Science highlights from Huygens:
#7. Titan's tiny aerosols
One set of measurements was made by the Gas Chromatograph and Mass Spectrometer (GCMS) and the Aerosol Collector and Pyrolyser (ACP) experiment. The collected aerosol particles were heated in the ACP oven in order to vaporise all volatile components, and the composition of the gases released by each sample was then analysed by the GCMS.
How aerosols form in Titan's haze. Credit: ESA / ATG medialab |
Two atmospheric samples were obtained during the descent of Huygens. One was taken at 130-35 km (the middle stratosphere) and the other at 25-20 km (the middle troposphere). Ammonia (NH3) and hydrogen cyanide (HCN) were identified as the main gases released in the oven, confirming that carbon and nitrogen are major constituents of the aerosols.
No substantial difference was found between the two samples, suggesting that the aerosols' composition was the same at both altitudes. This supports the idea that they have a common source in the upper atmosphere, where ultraviolet sunlight photochemically alters gases such as methane.
Meanwhile, the Descent Imager/Spectral Radiometer (DISR) characterised the optical properties of the photochemical aerosols from 150 km altitude to the surface.
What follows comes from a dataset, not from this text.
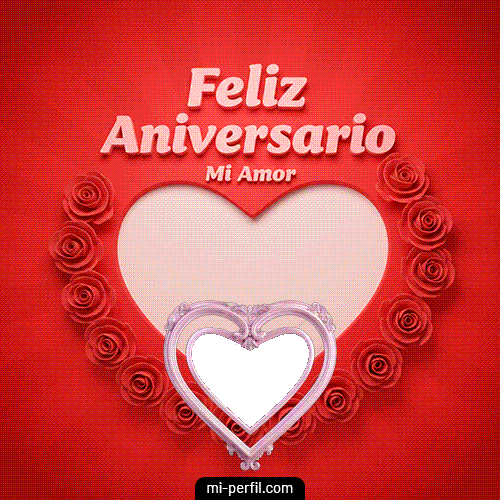 Plantilla Gif Feliz Aniversario Mi Amor 2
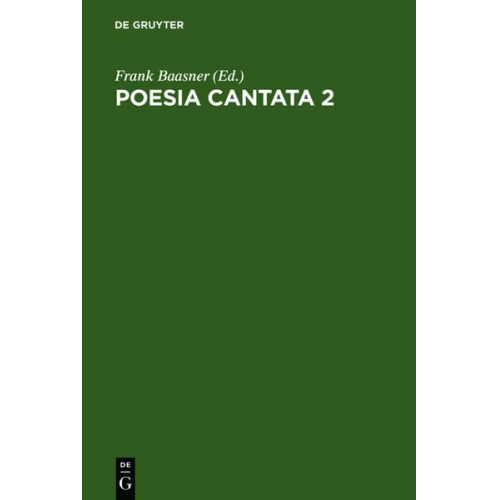 Frank Baasner - Poesia cantata 2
They were found to match the properties of 'tholins', materials created in laboratories by sending electrical discharges into mixtures of nitrogen and methane.
The aerosols' optical properties can be reproduced by the condensation of hydrogen cyanide close to 80 km, ethane condensation close to the tropopause (44 km), and methane condensation from the tropopause down to 8 km.